Als Vera Filippowna aus ihrem Versteck auftaucht, bricht das ganze Spiel zusammen. Erast erkennt, dass sie alles mitgehört hat, und empfindet zum ersten Mal echte Scham. Vera Filippowna macht keinen Aufstand und sinnt nicht auf Rache; sie sagt, es sei ein Fehler gewesen, sich die Aufgabe zu stellen, in die Seelen anderer Menschen einzudringen, denn Menschen seien leicht zu täuschen, wenn sie tiefer in ihre Angelegenheiten eindringen wollten, als sie verkraften könnten. Ihre moralische Schlussfolgerung ist einfach und streng: Man müsse den Bedürftigen helfen, aber nicht so tun, als urteile man, wenn man Wahrheit nicht von Lüge unterscheiden könne. Sie vergibt Erast, doch nachdem sie alle Verbindungen zu ihm abgebrochen hat, bleibt er sich seiner eigenen Niedertracht bewusst und sagt, es sei besser, arm zu sein, als von solchen Dingen zu leben.
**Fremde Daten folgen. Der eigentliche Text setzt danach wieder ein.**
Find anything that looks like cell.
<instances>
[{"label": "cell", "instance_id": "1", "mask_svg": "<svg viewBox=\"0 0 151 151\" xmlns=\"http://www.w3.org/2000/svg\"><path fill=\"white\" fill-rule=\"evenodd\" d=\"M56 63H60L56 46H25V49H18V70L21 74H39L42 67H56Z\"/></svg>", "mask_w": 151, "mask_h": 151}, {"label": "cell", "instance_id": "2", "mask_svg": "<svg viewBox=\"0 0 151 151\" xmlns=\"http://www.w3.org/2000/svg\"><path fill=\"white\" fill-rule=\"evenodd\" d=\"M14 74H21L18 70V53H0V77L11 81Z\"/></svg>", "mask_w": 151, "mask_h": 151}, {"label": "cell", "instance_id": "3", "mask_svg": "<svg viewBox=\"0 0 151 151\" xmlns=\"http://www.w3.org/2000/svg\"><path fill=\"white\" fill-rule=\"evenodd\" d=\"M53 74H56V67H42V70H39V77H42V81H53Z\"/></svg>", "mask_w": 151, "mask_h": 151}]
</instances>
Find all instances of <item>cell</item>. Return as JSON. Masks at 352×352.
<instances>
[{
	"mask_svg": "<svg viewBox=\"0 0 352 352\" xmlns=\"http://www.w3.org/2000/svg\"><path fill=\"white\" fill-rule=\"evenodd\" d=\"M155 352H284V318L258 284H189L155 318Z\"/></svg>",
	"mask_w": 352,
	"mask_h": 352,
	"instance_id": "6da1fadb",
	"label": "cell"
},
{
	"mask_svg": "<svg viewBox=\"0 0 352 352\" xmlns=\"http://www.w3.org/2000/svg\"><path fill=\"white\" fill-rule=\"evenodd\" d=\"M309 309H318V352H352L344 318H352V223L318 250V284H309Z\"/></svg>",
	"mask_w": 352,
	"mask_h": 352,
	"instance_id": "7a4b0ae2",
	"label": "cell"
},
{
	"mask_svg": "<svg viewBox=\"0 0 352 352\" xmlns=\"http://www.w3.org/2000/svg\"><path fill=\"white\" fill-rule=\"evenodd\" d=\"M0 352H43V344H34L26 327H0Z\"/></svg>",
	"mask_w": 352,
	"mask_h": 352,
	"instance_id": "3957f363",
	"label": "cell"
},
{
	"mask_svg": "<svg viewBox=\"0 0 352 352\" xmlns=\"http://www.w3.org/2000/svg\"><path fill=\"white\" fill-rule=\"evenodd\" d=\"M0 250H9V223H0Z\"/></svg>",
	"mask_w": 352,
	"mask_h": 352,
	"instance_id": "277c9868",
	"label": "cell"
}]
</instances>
Karkunov, Chalymov und Konstantin kehren bald zurück. Der alte Mann, der bereits vieles erkannt hat, überschüttet seinen Neffen und seinen Schreiber zunächst mit betrunkenem, gutmütigem Lob, ändert dann aber abrupt seinen Ton: Er entlässt Erast und kündigt Konstantin ohne jede Hoffnung auf weitere Unterstützung. Unverblümt macht er deutlich, dass sein Neffe allein deshalb schuldig ist, weil er es gewagt hat, sich Vera Filippovna zu widersetzen, deren moralische Integrität nun außer Frage steht.
Im letzten Akt können die Überreste der Intrigen den Ausgang nicht mehr beeinflussen. Noch immer halten sich Menschen im Haus auf, angelockt von Karkunows Geld, dem alten Testament und Gerüchten über seinen Reichtum, doch der Hausherr selbst hat sich innerlich gewandelt. Seine frühere Furcht vor der möglichen Freiheit seiner Frau schwindet: Er spricht nicht mehr davon, sie nach seinem Tod an Bedingungen zu binden, und er beurteilt nicht länger alles allein nach Misstrauen. Er erkennt, dass Vera Filippowna von Natur aus gütig ist und unter keinen Umständen von ihrer Barmherzigkeit abweichen wird.
Das Finale baut auf Karkunows später Wandlung auf. Er erkennt an, dass Vera Filippowna die Einzige ist, die den Reichtum gerecht und gewissenhaft verwalten kann, und übergibt ihr die Kontrolle über Haus und Vermögen. Für ihn ist dies keine Laune oder ein Zugeständnis mehr, sondern ein bitter erkämpftes Eingeständnis: Die Person, die er so viele Jahre gefangen hielt, hat sich als reiner, weiser und moralisch stärker erwiesen als jeder andere, der mit seinem Geld umgegangen ist. Die letzten Worte des alten Mannes sind voller Vertrauen und Dankbarkeit an sie gerichtet, und der Titel des Stücks erhält eine klare Bedeutung: Selbst das Herz eines harten und misstrauischen Kaufmanns ist nicht aus Stein.